Prognosis and Treatment
If the disease is diagnosed early and treatment initiated promptly the patient has a much better prognosis (Mims, Dockrell, Goering, Roitt, Wakelin & Zuckerman 2004:359). The multi-drug treatment (MDT) is considered to be the best way to treat leprosy today. Tuberculoid leprosy can be arrested by treatment with the antimicrobials dapsone and rifampin administered in combination for six months (Nester, Anderson, Roberts, Pearsall & Nester 2004:672), and has a better prognosis than lepromatous leprosy (Mims, Dockrell, Goering, Roitt, Wakelin & Zuckerman 2004:358). Lepromatous leprosy is treated with dapsone, rifampin and clofazimine and is given for a minimum of 2 years and may be lifelong or until all skin scrapings and biopsies are negative for acid-fast rods (358). It is often necessary to correct deformities, prevent blindness and further damage to anaesthetic extremities, and treat reactions with anti-inflammatory drugs and to attend to the patient’s social, psychological and spiritual welfare (Greenwood, Slack & Peutherer 1997:212).
Glossary
Granuloma: Found in a chronic inflammatory response, collections of lymphocytes and stages of macrophages; an attempt by the body to wall off and contain persistent organisms and antigens. Incubation period: The time it takes for symptoms to develop after initial exposure to the disease-causing organism. Leonine: Lion like. Lesions: Any visible, local abnormality of the tissues of the skin. Nodules: A small mass of tissue in the form of a protuberance or a knot that is solid and can be detected by touch. Uveitis: Inflammation of the uvule tract, layer of tissue in the eye comprises the iris and its supporting structures and the choroid
membrane behind the retina.
References
* Cole et al (2001) Massive Gene Decay in the Leprosy Bacillus. Nature 409, 1007-1011.

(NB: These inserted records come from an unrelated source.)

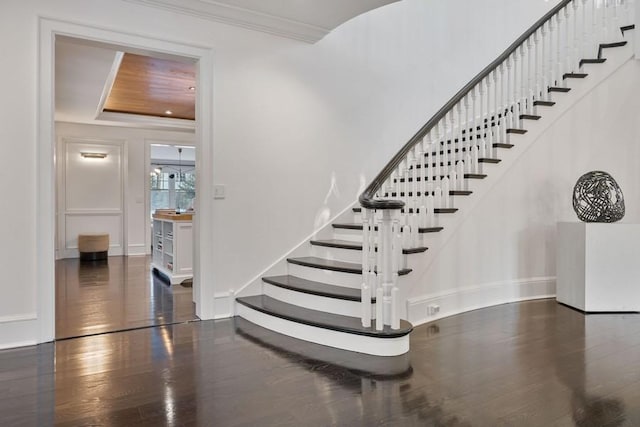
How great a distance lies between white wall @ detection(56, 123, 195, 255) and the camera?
8164mm

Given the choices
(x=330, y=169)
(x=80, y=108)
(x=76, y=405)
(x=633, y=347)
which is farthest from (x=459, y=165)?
(x=80, y=108)

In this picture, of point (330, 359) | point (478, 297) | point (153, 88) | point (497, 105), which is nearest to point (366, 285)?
point (330, 359)

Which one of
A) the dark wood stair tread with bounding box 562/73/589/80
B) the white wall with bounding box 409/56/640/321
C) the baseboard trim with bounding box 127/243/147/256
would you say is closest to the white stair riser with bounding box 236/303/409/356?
the white wall with bounding box 409/56/640/321

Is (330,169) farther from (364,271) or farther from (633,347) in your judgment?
(633,347)

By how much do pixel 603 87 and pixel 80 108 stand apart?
23.7 feet

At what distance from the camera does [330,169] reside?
4.30 m

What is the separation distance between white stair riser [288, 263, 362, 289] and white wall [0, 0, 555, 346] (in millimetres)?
281

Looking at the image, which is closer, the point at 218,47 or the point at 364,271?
the point at 364,271

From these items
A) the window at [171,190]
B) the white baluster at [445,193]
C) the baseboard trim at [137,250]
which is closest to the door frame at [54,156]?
the white baluster at [445,193]

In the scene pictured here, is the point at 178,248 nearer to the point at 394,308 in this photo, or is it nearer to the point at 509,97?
the point at 394,308

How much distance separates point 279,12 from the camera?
3.64m

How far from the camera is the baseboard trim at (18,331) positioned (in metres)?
2.84

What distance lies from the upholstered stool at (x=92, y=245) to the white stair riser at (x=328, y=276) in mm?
5007

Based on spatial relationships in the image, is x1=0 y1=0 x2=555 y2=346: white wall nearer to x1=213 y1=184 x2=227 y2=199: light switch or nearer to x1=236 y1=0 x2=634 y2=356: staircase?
x1=213 y1=184 x2=227 y2=199: light switch
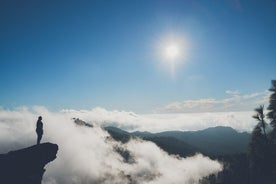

* Deepa J & Ebenezer D (1999), Infectious Keratinitis in Leprosy. Br J Opthalmol 83, 173-176.
* Greenwood D, Slack R & Peutherer J (1997) Medical Microbiology (15th edition). Pearson Professional Ltd.
* Katoch V (2002) Advances in the Diagnosis and Treatment of Leprosy. Expert Reviews, 77, 1-8. (accessed 24/02/2004).
* Mims C, Dockrell H, Goering R, Roitt I, Wakelin D & Zuckerman M (2004) Medical Micrcbiology (3rd edition). Mosby-Year Book Europe Ltd.
* Nester E, Anderson D, Roberts C, Pearsall N & Nester M (2004) Microbiology a Human
Perspective (4th edition). Vann Hoffmann Press, Inc.
* Oskam L (2004) Leprosy. (accessed 24/02/2004)
* Pataki G (2003), Leprosy.
* Sasaki S, Takeshita F, Okuda K & Ishii N (2001) Mycrobacterium Leprae and Leprosy: A Compendium. Microbiol. Immunol. 45, 729-736.
* Timbury M, McCartney A, Thakker B & Ward K (2003) Notes on Medical Microbiology. Elsevier Science Ltd.